Wall Street Journal reporter Evan Gershkovich stands in a transparent cage in a courtroom at the Moscow City Court in Moscow on Dec. 14, 2023. via Associated Press

“We know that he is innocent of what he’s being accused of. He’s a journalist,” Gershkovich’s father, Mikhail Gershkovich, told The Wall Street Journal in a sit-down interview with wife Ella Milman ahead of the anniversary of their son’s capture.

Milman said that she stays up late to follow overseas court hearings for updates and to potentially catch a glimpse of her son, who she said appears well, though she suspects he is putting on a front for his family’s well-being.

“He put the bar up high and we need to follow his example,” she said while acknowledging their anguish. “I miss my son.”

Evan Gershkovich's parents, Ella Milman and Mikhail Gershkovich, have expressed hope for their son's release.
Evan Gershkovich's parents, Ella Milman and Mikhail Gershkovich, have expressed hope for their son's release. via Associated Press

Evan Gershkovich was taken into custody while on assignment in Yekaterinburg on March 29, 2023. He was accredited by the Russian Foreign Ministry to work as a journalist when he was detained and thrown into a Moscow jail cell.

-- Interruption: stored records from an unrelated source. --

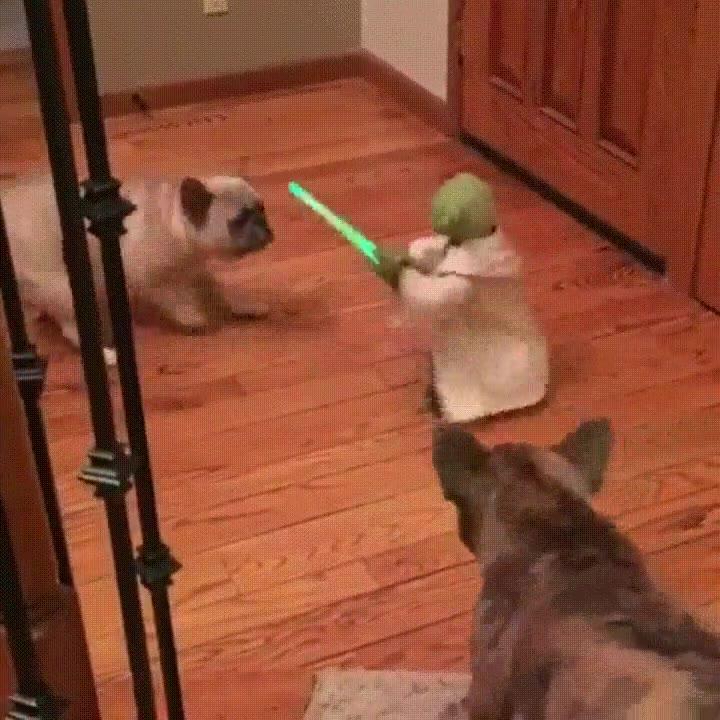 Enlace a La batalla más épica que se ha visto en toda la saga Star Wars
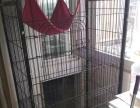 猫笼低价处理转让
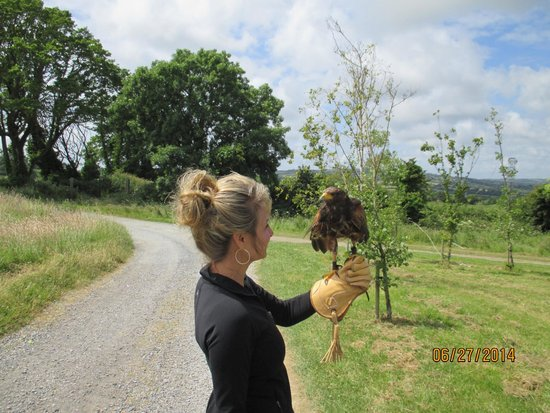 Dublin Falconry: Robin- Harris Hawk
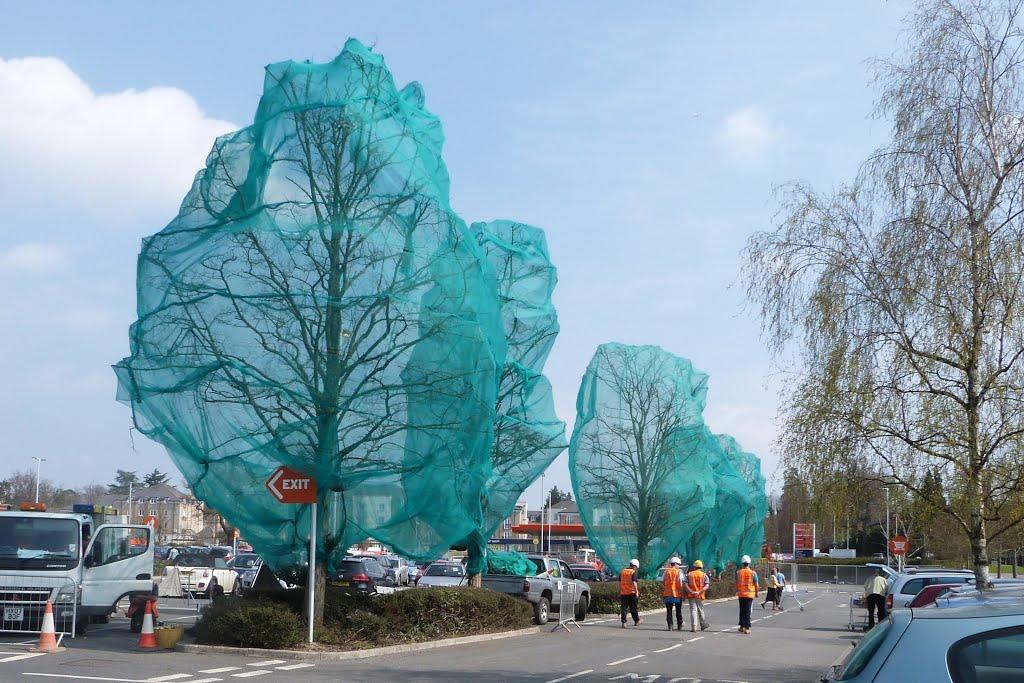 Trees for the chop - Sainsburys - Apl 13, Басингсток
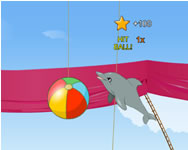 My dolphin show 1 HTML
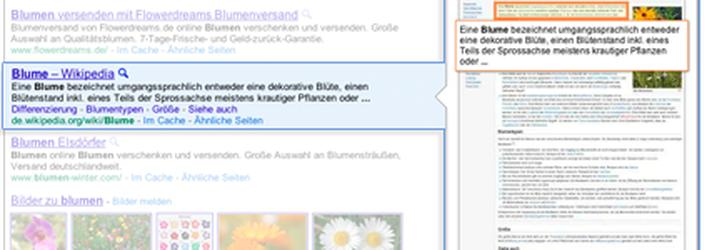 Google startet 'Instant Preview'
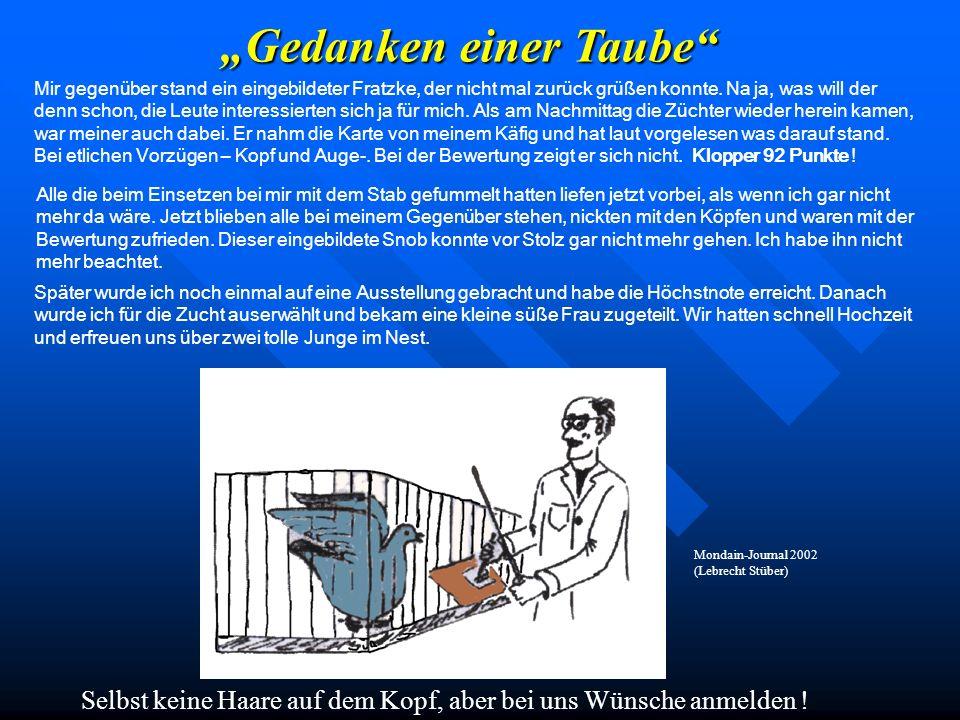 """""""Gedanken einer Taube"""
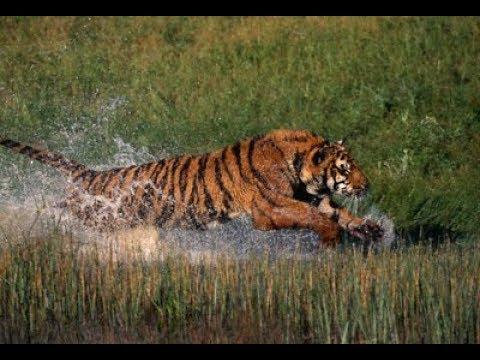 a strong Sundarbans tiger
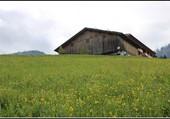 Une vieille ferme.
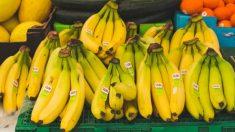 바나나가 몸에 좋은 이유 13가지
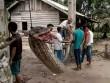 Vì sao trăn khổng lồ liên tiếp tấn công người ở Indonesia?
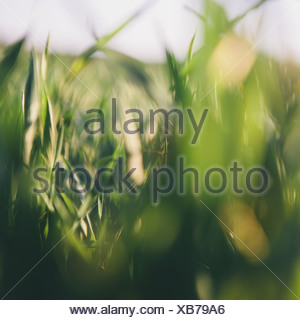 A close up view of a food crop, cultivated wheat growing in a field near Pullman, Washington, USA. - Stock Photo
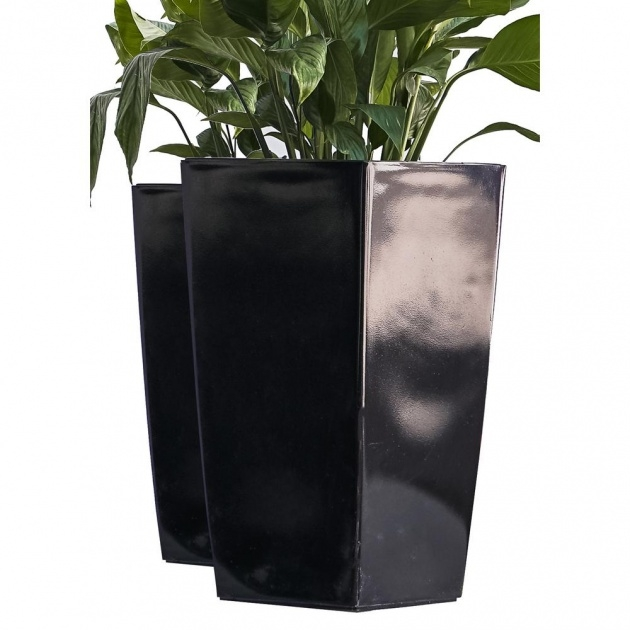 Gallery Of Tall Black Planter Photo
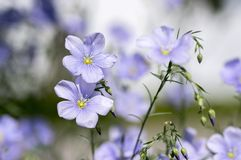 De eeuwigdurende sier mooie bloemen van Linumlewisii, heldere lichtblauwe bloeiende installatie stock afbeeldingen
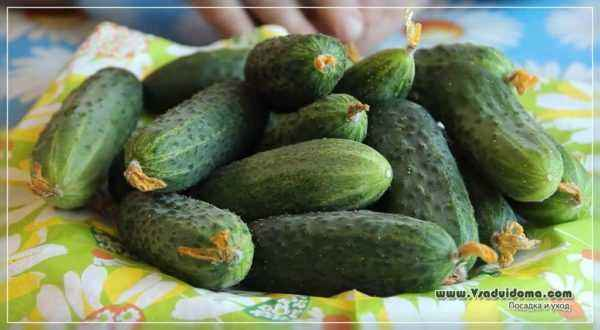 Peronosporosis of cucumbers and methods of dealing with it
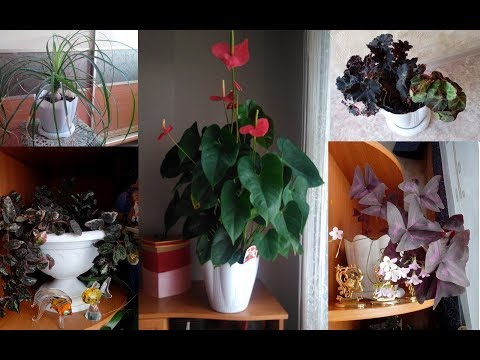 Моя коллекция комнатных растений, декоративнолиственные и не только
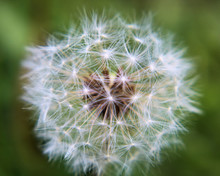 Close-up Picture Of A Dandelio...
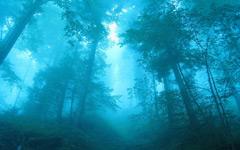 High-resolution desktop wallpaper Blue Forest by ivand101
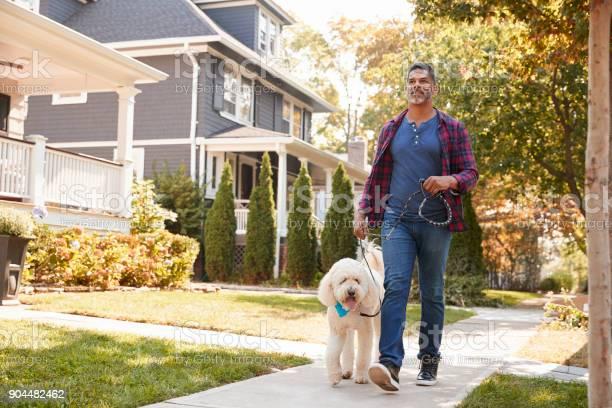 Man walking dog along suburban street picture id904482462?b=1&k=6&m=904482462&s=612x612&h=xwbn1ky2mng0kqzes8 gd5tzusf8lmf ylpy71rw160=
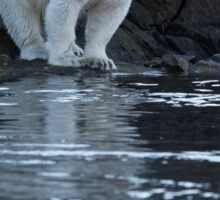 Ours polaire - Polar Bear Sticker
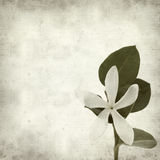 Textured old paper background. With white Natal Plum flower Stock Images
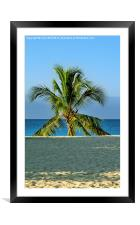 Lone Palm Tree, Framed Mounted Print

“Journalism is not a crime,” U.S. President Joe Biden said in his own statement Friday recognizing Gershkovich’s one-year detention. Biden vowed to continue working to secure the journalist’s release and to continue denouncing and imposing costs upon Russia for its “appalling attempts to use Americans as bargaining chips.”

Other Americans deemed wrongfully detained by Russia include former U.S. Marine Paul Whelan, who was arrested in 2018 and accused of spying. Russia in late 2022 released WNBA player Brittney Griner, who was held on drug charges, in exchange for the release of Russian arms dealer Viktor Bout.

Russian President Vladimir Putin, in an interview last month, said that he believes “an agreement can be reached” in Gershkovich’s capture too.

Foreign affairs experts say that Putin likely feels no urgency in brokering a deal, however, and that he will wait until it fully benefits him.

“If Putin thinks he can gain a better PR coup by waiting for a more favorable opportunity to negotiate under a Trump presidency, then he will be perfectly content to do this,” Precious Chatterje-Doody, a senior lecturer in politics and international studies at The Open University in England, recently told HuffPost while speculating on former President Donald Trump’s 2024 reelection campaign.

Fiona Hill, who served as a Russia specialist in the Trump White House, also told The Wall Street Journal that Putin “will take more and more Americans.”

“He has figured out he can exploit our domestic preoccupations and anxieties,” she told the outlet.